** Problem to work on **
Copy nothing but the lines below, from the one with "Piggy RP And Customs [Discontinued] icon" through the one with "(Truth PILLED Advice...)", exactly as written; no pictures should appear.

** Data for processing **
=-=-=

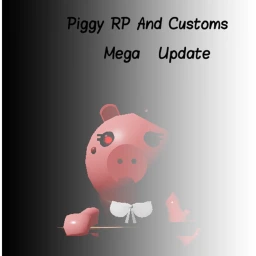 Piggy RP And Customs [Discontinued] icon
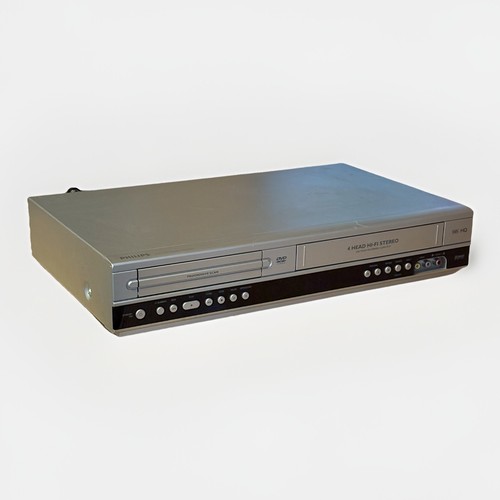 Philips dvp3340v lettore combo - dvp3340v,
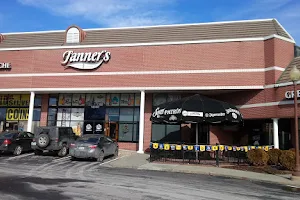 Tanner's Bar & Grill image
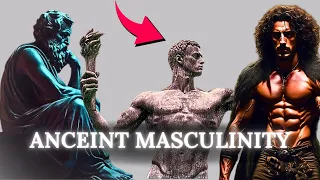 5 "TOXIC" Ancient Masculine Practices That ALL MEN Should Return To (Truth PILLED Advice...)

=-=-=

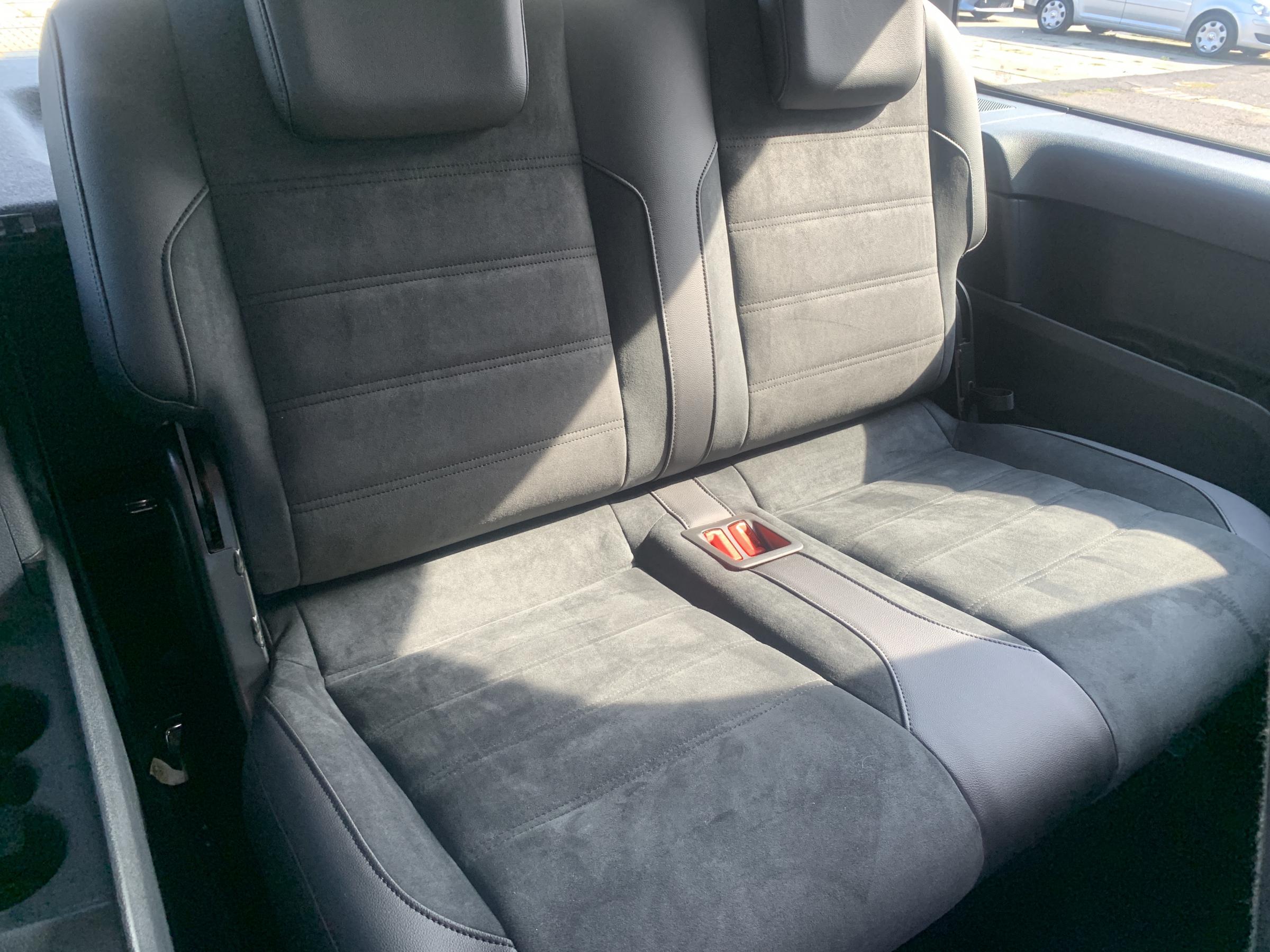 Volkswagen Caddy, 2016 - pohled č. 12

=-=-=

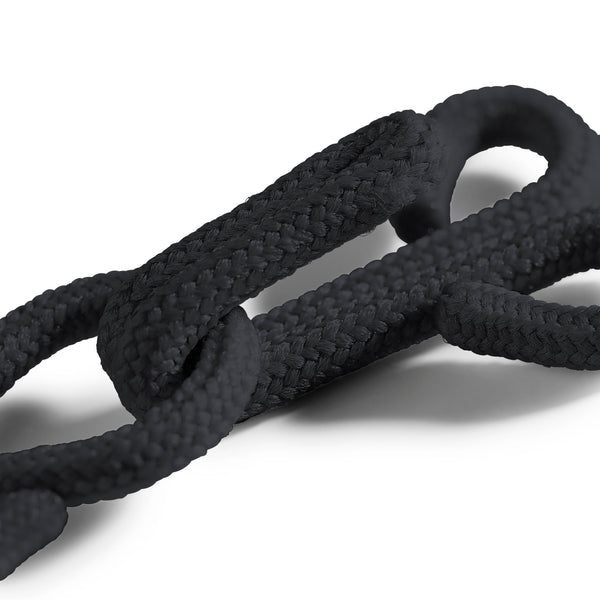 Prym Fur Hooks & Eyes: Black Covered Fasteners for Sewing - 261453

=-=-=

** Task result **
 Piggy RP And Customs [Discontinued] icon
 Philips dvp3340v lettore combo - dvp3340v,
 Tanner's Bar & Grill image
 5 "TOXIC" Ancient Masculine Practices That ALL MEN Should Return To (Truth PILLED Advice...)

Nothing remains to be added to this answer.